Why choose METS/ALTO for newspaper digitization?

Author: Stefan Boddie, Managing Director, DL Consulting Ltd.
Date: 2014-07-19

Why is METS/ALTO so important? Because everyone is using it!

Many benefits come with conforming to recognized standards like METS and ALTO, as used by existing, well-established projects.

Benefits

  • The long-term sustainability of your digital objects is greatly enhanced.
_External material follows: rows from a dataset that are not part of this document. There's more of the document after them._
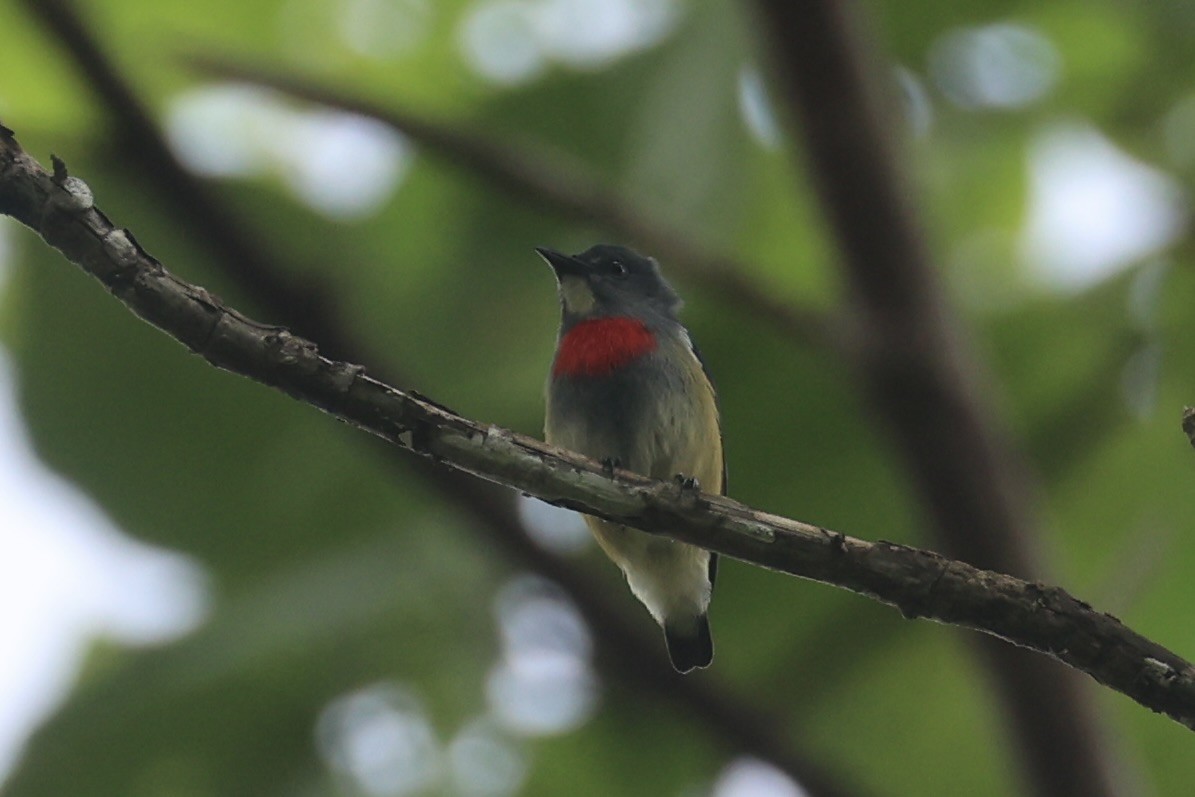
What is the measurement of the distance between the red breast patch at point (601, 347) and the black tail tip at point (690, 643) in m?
0.89

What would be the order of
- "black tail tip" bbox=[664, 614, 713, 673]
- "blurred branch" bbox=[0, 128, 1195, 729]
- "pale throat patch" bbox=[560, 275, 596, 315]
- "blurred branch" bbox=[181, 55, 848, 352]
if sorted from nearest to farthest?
"blurred branch" bbox=[0, 128, 1195, 729] < "blurred branch" bbox=[181, 55, 848, 352] < "black tail tip" bbox=[664, 614, 713, 673] < "pale throat patch" bbox=[560, 275, 596, 315]

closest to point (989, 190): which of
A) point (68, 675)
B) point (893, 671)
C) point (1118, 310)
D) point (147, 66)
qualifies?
point (1118, 310)

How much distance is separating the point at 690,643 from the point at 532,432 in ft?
4.07

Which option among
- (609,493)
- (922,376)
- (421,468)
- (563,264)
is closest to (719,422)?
(922,376)

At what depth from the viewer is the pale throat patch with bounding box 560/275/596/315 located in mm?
5395

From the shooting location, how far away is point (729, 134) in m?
5.31

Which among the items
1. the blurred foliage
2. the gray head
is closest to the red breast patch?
the gray head

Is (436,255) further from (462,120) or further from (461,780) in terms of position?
(461,780)

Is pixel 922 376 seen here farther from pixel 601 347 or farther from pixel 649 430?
pixel 601 347

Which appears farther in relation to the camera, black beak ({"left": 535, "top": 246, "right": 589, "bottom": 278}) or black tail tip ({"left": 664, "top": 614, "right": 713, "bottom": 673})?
black beak ({"left": 535, "top": 246, "right": 589, "bottom": 278})

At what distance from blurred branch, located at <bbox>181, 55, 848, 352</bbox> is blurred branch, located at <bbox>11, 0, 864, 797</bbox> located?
592 mm

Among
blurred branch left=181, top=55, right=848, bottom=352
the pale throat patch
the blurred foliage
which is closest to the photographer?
blurred branch left=181, top=55, right=848, bottom=352

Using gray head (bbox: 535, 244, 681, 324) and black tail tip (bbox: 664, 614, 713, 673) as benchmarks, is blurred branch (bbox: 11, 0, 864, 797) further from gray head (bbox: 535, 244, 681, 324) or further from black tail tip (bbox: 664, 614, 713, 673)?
gray head (bbox: 535, 244, 681, 324)

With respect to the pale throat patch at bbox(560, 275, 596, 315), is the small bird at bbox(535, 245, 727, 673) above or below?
below
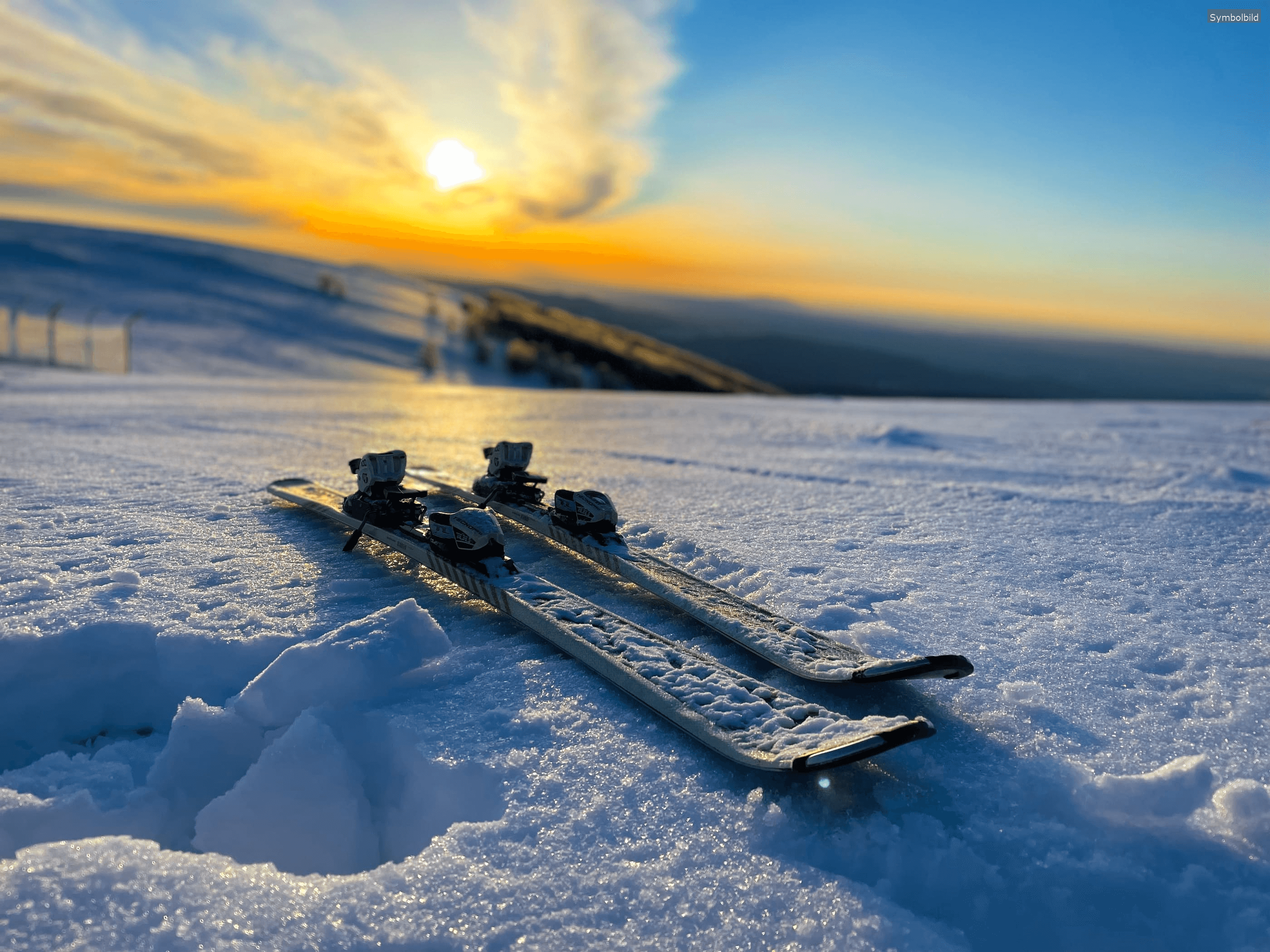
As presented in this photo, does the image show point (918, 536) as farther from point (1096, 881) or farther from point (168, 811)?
point (168, 811)

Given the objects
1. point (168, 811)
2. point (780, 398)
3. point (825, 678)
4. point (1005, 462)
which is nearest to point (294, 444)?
point (168, 811)

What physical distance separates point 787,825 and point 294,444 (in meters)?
9.01

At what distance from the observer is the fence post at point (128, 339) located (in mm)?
29984

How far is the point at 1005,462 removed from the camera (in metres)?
10.2

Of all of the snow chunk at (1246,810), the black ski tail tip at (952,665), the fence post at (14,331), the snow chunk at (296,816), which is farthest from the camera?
the fence post at (14,331)

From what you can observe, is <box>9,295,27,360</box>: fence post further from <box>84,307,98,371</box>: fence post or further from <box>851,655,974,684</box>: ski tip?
<box>851,655,974,684</box>: ski tip

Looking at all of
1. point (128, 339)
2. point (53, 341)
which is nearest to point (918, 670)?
point (128, 339)

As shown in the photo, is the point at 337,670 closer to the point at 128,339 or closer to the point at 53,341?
the point at 128,339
If METS/ALTO ever becomes obsolete it is certain that a suitable migration path will be developed for the many hundreds of millions of digitized pages already in this format, for large projects at the Library of Congress and elsewhere.
  • If it’s ever desirable to share content between projects it’s easy to do so, when those projects use the same open standards.
  • Projects using METS/ALTO benefit from the knowledge and tools created by/for other projects using the same standards.

In addition to the above METS/ALTO is simply a better, richer format for capturing digitized newspapers than any currently available alternative.

  • Not only does ALTO store the full-text content of each page and word, it also captures structural information like column, line, and word locations.
  • METS has the capability to support article segmentation, so articles, headlines, bylines, and other article-level metadata can be captured.
  • The combination of METS and ALTO captures very “rich” data, allowing the development of innovative discovery and delivery interfaces.
  • Both METS and ALTO are open XML standards — no proprietary software is required to read or transform the digitized objects.